Нет! Фасад школы милиции вырисовался в ее памяти, и она повторила решительнее:
– Это незаконно!
– Да? – сухо осведомился Вахаев. – Правда? А то, что с тобой сделали эти мерзавцы, оставшись безнаказанными, – это как, законно? И деревня, решившая их прикрыть во что бы то ни стало, поступила законно? А сообразно ли с Божескими законами милосердия то, чего ты от меня требуешь: убить вполне сформировавшийся плод? Ведь если он мужского пола, у него даже писюлька уже видна, ты себе представляешь? И законна ли такая несправедливость: ты готова умереть, лишь бы уничтожить этого ребенка, а какая-то женщина полжизни готова отдать, лишь бы детский голосок назвал ее мамой. Да она бы тебя задушила своими руками, если бы только заподозрила, как ты ненавидишь ее будущего сына или дочку!..
Он с трудом перевел дыхание, помолчал, пытаясь взять себя в руки, усмехнулся:
– Вот шайтан, как глупо, да? Сейчас сам заплачу, да? – И через несколько мгновений продолжил уже спокойнее: – Надюша, сама понимаешь: делать нечего. Надо соглашаться.
Она согласилась.
Через месяц Надежде уже казалось, что вся жизнь ее прошла в клинике Вахаева, и какая же это была комфортабельно-сонная жизнь! Она лежала в отдельной палате. У нее были телевизор и магнитофон с огромным количеством кассет. Ей приносили горы газет и новые детективы. Надежда любила фантастику Василия Головачева – ей стали приносить книги этого автора, которого тогда как раз начали издавать в Нижнем Новгороде. Она ела все, что хотела: доктор велел не стесняться даже в капризах. Ей и крошечную елочку привезли под Новый год, а в одиннадцать Вахаев заглянул поздравить, прежде чем ехать в свою компанию.

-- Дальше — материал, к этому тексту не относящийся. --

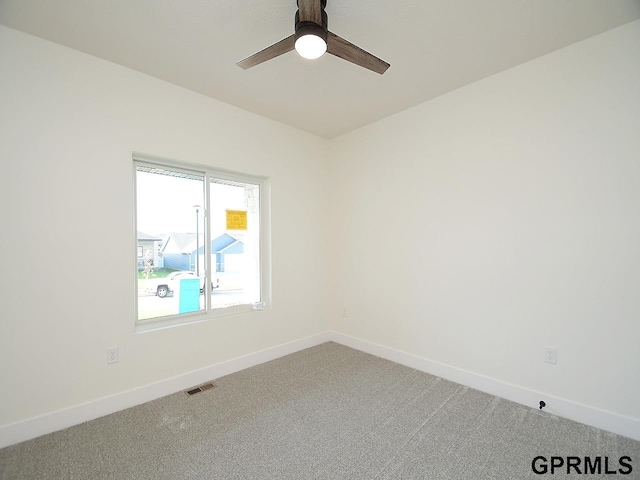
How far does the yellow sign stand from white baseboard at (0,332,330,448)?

Никаких других больных Надежда не видела: здесь обещали хранить врачебную тайну – и воистину хранили.
Посещали ее только двое: сам Вахаев и медсестра Гурия. Она была молчуньей, как и Надежда, а потому обе отлично ладили.

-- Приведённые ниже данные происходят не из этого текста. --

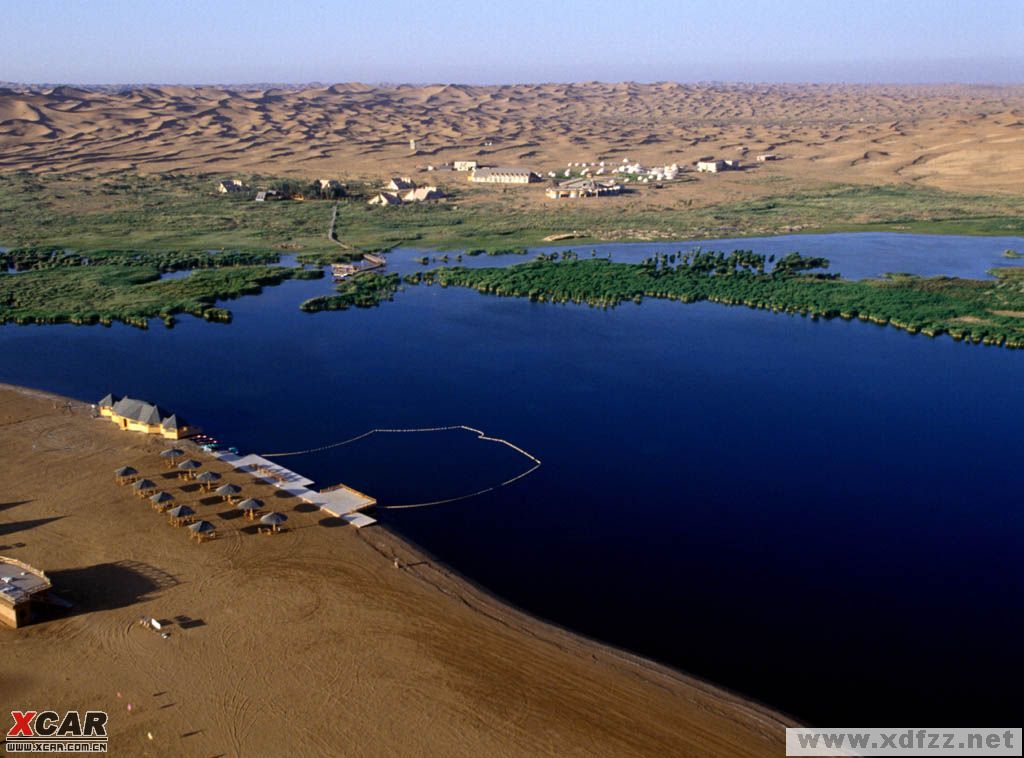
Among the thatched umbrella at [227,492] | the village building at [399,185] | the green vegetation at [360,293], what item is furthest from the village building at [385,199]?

Время шло. Плод, по словам Вахаева, развивался нормально. Живот, стало быть, неудержимо рос… Как-то Вахаев принес конверт и, положив его Надежде под подушку, сказал, что будущие родители найдены. Это задаток, половина суммы.

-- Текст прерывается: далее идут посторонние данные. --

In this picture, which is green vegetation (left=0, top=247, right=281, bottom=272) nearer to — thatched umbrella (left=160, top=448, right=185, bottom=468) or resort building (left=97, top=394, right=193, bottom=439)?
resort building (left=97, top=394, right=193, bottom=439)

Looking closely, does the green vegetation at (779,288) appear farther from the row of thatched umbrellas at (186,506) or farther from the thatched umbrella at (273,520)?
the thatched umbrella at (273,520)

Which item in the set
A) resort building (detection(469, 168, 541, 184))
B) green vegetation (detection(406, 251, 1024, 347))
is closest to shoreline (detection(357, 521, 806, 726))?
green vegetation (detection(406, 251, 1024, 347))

Надежда только кивнула, а когда Вахаев ушел, быстро пересчитала деньги. Две с половиной тысячи долларов! Ни за что… За то, чтобы Надежда могла вздохнуть спокойно! За ее страдания! За пробуждение на полу и кровавую слизь на животе. За изматывающую тошноту по утрам, за отвращение к жизни, за слезы, пролитые перед зеркалом, когда она смотрела, как увеличивается ее живот. За то, что пришлось бросить работу, – единственное, что она любила в жизни! – и лежать здесь, бездельничая и распухая!
Надежда накрыла ладонью бугор, выпирающий под простыней. Потерпеть осталось недели три, чепуха. Она нажала сильнее. Вроде бы вот здесь у него голова: доктор говорил, что положение плода нормальное. Значит, он лежит вниз головой. Ужасно, если подумать… девять месяцев в темноте. Скрючившись. Без всяких мыслей. Или оно хоть о чем-то думает? О своей матери? Об отце… отцах?